--- AUFGABENSTELLUNG ---
1 - Stimmen die folgenden Aussagen mit dem Quellenauszug überein? Antworte jeweils mit Ja oder Nein und zitiere die entscheidenden Worte wörtlich. (a) Die Medienberichte über Gewalt in Heimen fanden in Österreich ab 2010 ein beachtliches Echo. (b) Die betroffenen Institutionen traten aus eigenem Antrieb in den Diskurs über die historischen Ereignisse ein. (c) Die Berichterstattung betraf Heime in den 1950er bis 1990er Jahren.
2 - Nenne jede Zeile, in der die Zeichenfolge „taken“ vorkommt, und gib sie vollständig wieder.

--- QUELLENAUSZUG ---

Wenn wir die Frage stellen „Wie konnte das geschehen?“, ist auf
die chronisch unzureichende personelle Ausstattung
sozialpädagogischer Einrichtungen ebenso zu verweisen wie auf die
Tatsache, dass „schwierige Kinder“ und Kinder, die in Einrichtungen
leben, immer schon an den Rand der Gesellschaft gestellt wurden. In
diesem Zusammenhang ist der nochmalige Blick auf die gewaltgeprägte
Heimpädagogik vergangener Jahrzehnte nützlich. Die mediale
Berichterstattung über Gewalterlebnisse in kirchlichen und
staatlichen Heimen in den 1950er bis 1990er Jahren, die in Österreich
ab 2010 ein beachtliches Echo ausgelöst hat, hat immer mehr Menschen
veranlasst, die Erinnerungen an ihre Erlebnisse in Erziehungsheimen
wachzurufen und darüber – in unterschiedlichen Kontexten – zu reden.
Die Bereitschaft betroffener Institutionen (kirchlicher und
öffentlicher, aber auch privater Träger), in den Diskurs über die
historischen Ereignisse einzutreten, konnte erst durch den
öffentlichen Druck erreicht werden.

--- BEREITGESTELLTES MATERIAL ---
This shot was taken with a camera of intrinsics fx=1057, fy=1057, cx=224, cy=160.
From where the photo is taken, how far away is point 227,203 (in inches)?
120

...

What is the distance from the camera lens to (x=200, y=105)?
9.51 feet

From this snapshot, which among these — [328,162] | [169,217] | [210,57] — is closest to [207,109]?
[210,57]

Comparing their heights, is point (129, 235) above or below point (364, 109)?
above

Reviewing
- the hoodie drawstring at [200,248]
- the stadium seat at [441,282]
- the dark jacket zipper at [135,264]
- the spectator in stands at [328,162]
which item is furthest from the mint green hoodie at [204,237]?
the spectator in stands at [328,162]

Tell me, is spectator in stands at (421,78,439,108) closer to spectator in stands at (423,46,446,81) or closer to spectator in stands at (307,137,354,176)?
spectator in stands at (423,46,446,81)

--- LÖSUNGEN JE AUFGABE ---
1 -
(a) Ja: „die in Österreich ab 2010 ein beachtliches Echo ausgelöst hat“
(b) Nein: „konnte erst durch den öffentlichen Druck erreicht werden“
(c) Ja: „in den 1950er bis 1990er Jahren“

2 -
This shot was taken with a camera of intrinsics fx=1057, fy=1057, cx=224, cy=160.
From where the photo is taken, how far away is point 227,203 (in inches)?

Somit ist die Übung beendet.